Anthony Trollope (1815-82) – Novelist

Anthony Trollope (1815-82) – Novelist

The famous Victorian novelist was born in London and at the age of 19 joined the Post Office. In 1841, he left England to work as a surveyor’s clerk for the postal service in Ireland, where he was based in Banagher, on the banks of the River Shannon. While he was in Kingstown, near Dublin, he met Rose Heseltine, the daughter of a bank manager in Rotherham, and they married on 11th June 1844. In August of that year he was appointed Assistant Surveyor in the Southern District of Ireland and they moved to Clonmel, Tipperary, where his two sons, Henry and Frederic, were born. A year after his marriage, Anthony completed the first of his novels, The Macdermots of Ballycloran, published in 1847, which was followed by The Kellys and the O’Kellys in 1848 and La Vendée in 1850.

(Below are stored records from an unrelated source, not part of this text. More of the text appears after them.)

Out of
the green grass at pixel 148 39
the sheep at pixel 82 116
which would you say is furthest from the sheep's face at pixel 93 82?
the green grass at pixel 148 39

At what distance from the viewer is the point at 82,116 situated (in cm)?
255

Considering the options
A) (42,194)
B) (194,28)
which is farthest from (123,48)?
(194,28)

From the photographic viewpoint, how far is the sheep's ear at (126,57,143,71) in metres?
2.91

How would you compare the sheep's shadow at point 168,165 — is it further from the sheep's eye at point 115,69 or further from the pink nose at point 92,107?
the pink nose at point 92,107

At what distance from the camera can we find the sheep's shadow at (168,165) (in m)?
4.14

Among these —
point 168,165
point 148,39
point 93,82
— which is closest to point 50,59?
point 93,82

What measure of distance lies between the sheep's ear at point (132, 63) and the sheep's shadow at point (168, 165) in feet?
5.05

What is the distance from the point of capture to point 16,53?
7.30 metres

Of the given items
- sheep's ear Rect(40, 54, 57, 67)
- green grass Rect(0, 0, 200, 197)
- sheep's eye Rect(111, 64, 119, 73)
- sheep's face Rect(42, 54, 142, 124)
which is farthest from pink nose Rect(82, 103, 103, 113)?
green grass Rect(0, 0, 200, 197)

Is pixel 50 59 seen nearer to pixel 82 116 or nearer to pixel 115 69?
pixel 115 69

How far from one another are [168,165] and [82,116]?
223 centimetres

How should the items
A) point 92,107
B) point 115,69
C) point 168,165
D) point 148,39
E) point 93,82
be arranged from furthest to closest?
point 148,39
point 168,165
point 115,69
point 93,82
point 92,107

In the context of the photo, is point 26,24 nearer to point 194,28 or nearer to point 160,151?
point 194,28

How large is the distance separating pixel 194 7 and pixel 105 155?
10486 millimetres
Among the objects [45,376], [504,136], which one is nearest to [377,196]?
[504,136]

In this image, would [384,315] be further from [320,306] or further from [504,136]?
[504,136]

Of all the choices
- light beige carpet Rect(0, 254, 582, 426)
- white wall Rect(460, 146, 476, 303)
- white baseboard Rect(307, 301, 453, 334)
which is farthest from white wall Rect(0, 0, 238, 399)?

Picture_of_Anthony_Trollope

Although known worldwide for his novels, Anthony was also instrumental in improvements in the postal services and helped to activate the movement of mail from coaches and Bianconi’s cars, or Bians as they were popularly known, to the railways that were emerging across Ireland. As the increase in mail continued so did public demand for improved posting facilities, and in 1852 Anthony introduced the freestanding post box or pillar box as unmanned postal centres, with the first being erected on the Channel Islands, before they began to appear across the United Kingdom the following year. 

Anthony moved back to London in 1859, where he later died in Marylebone in 1882. He remembered his time in Ireland as being, ‘very jolly…The Irish people did not murder me, nor did they even break my head. I soon found them to be good-humoured, clever – the working classes very much more intelligent than those of England – economical and hospitable.’